The first time Susan Klein’s heart stopped, and then started again, she was very frightened. But she didn't run for the phone to call a doctor. Klein had a pretty good idea of what had happened: Six other women in her immediately family had experienced heart palpitations, or, what they called “the little mouse running around their chest,” Klein said. “I had a history — and it was to be expected in my family.”
Klein’s palpitations, however, became so frequent and debilitating that, even with medication, she didn’t have enough breath to make it across a street.
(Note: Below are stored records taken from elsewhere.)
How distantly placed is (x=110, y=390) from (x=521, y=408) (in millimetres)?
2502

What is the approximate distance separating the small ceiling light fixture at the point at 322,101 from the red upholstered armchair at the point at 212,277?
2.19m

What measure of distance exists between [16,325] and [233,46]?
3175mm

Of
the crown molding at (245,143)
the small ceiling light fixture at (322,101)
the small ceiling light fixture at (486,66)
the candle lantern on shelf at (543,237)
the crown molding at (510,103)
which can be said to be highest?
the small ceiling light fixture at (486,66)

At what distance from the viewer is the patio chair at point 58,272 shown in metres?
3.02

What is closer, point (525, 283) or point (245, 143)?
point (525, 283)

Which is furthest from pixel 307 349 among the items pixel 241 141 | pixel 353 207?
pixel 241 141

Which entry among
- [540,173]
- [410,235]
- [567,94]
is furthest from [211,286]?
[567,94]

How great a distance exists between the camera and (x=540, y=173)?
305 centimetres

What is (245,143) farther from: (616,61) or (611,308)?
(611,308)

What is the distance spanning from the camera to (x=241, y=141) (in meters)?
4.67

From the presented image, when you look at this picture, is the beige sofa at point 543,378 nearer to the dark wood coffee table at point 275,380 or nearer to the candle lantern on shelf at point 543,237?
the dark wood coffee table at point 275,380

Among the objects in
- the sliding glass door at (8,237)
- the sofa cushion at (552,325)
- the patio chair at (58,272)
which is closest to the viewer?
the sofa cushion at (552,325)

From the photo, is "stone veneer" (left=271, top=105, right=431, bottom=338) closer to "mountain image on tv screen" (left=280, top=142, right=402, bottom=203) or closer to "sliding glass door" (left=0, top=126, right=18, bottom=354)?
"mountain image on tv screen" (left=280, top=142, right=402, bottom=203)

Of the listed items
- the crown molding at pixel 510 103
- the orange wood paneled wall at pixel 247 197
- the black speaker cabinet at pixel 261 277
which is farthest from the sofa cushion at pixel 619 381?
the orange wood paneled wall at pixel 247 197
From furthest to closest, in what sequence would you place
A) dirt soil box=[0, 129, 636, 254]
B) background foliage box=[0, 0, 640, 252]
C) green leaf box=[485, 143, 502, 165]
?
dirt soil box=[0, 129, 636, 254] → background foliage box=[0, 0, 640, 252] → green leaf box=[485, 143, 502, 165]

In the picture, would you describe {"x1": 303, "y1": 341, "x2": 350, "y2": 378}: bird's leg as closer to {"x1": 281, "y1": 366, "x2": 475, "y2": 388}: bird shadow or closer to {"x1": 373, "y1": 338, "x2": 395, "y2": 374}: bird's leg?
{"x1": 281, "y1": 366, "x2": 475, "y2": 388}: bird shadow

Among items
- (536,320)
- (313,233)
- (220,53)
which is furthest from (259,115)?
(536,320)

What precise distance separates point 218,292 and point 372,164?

By then, of course, she knew that her diagnosis was officially atrial fibrillation, an irregular heartbeat most often called afib. More than two million people in the United States and an estimated 30 million worldwide suffer from what is the most common type of heart rhythm disorder. Before I interviewed Klein this year for a Stanford Health Care video, I was naïve about the seriousness of afib and the challenge of treating it with any certainty of full recovery.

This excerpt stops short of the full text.